Most of us tend to lessen the importance of stress as a factor in our health, yet recent statistics from the American Institute of Stress show that stress ins America's number one health problem. In fact, 43% of all adults suffer from stress related adverse health effects, 79-90% of all visits to primary care physicians are related to stress induced complaints or disorders, and there are 1million absent workdays every day with stress related complaints.

Children are also adversely affected.  Since September 11, The New England Journal of Medicine reports that 47% of parents interviewed report that children have become anxious about their own personal safety or the safety of their family.

 In normal conditions, stress is a good thing.  It enables us to deal with potentially life threatening situations with greater physical and mental energy.  However the world in which we live is anything but normal, and stress has become a way of being.  We are exposed to environmental toxins, watch horrors on the evening news, drive during rush hour, deal with unpleasant people, are exposed to constant noise, live in chronic unknowing of the future, and on and on.  In reality, none of this can be easily avoided.

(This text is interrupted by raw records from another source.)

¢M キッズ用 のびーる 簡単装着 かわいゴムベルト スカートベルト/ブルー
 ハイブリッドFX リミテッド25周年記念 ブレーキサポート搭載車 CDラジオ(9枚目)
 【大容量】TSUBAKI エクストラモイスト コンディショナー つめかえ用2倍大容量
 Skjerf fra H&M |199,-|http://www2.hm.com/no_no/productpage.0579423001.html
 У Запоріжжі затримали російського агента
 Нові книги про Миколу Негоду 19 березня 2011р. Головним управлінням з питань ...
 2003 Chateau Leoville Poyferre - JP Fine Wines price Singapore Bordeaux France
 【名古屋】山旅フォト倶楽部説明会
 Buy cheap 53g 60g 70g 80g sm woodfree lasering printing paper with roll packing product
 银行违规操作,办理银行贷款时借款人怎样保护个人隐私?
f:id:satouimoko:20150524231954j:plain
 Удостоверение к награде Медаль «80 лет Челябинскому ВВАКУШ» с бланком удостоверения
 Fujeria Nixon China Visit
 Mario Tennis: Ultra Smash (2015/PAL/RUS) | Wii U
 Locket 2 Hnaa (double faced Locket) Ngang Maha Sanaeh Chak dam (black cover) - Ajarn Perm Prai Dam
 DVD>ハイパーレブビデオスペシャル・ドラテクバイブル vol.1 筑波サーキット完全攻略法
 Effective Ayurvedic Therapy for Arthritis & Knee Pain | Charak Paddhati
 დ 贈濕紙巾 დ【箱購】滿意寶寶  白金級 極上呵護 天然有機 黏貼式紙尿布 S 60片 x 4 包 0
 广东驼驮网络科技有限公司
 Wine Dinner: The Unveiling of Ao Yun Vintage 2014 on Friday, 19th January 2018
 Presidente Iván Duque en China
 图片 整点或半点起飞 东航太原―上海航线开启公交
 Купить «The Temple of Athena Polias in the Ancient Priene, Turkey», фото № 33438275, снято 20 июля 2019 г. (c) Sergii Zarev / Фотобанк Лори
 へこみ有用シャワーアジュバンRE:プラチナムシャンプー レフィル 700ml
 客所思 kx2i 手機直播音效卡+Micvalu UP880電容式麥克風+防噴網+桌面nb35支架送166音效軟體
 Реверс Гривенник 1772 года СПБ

In the initial stages of stress, many different symptoms may arise.  Anxiety, agitation, restless sleep, elevated cholesterol, high blood pressure, loss of sexual desire, depression, memory loss, digestive disorders, obesity, bone and muscle loss, skin disorders, substance abuse, and kidney problems are a few of the disorders that may occur.

As stress progresses and becomes more chronic, we simply burn out. Fatigue, inability to perform normal tasks, inability to cope, chronic pain, thyroid problems, and even allergies, asthma and heart attacks can occur.

Yet, all of these problems need not be our fate.

On March 23, 2002, I will be giving an in-depth seminar on how to use simple nutritional supplements,  herbal remedies, and physical and mental exercises to strengthen our body's resistance to stress, that is, to make it more adaptable to the world in which we live. 

If you are suffering from any of the above symptoms or want to avoid them, I urge you to invest in your health and the health of your loved ones by attending this valuable afternoon. It will change, and very possibly save your life.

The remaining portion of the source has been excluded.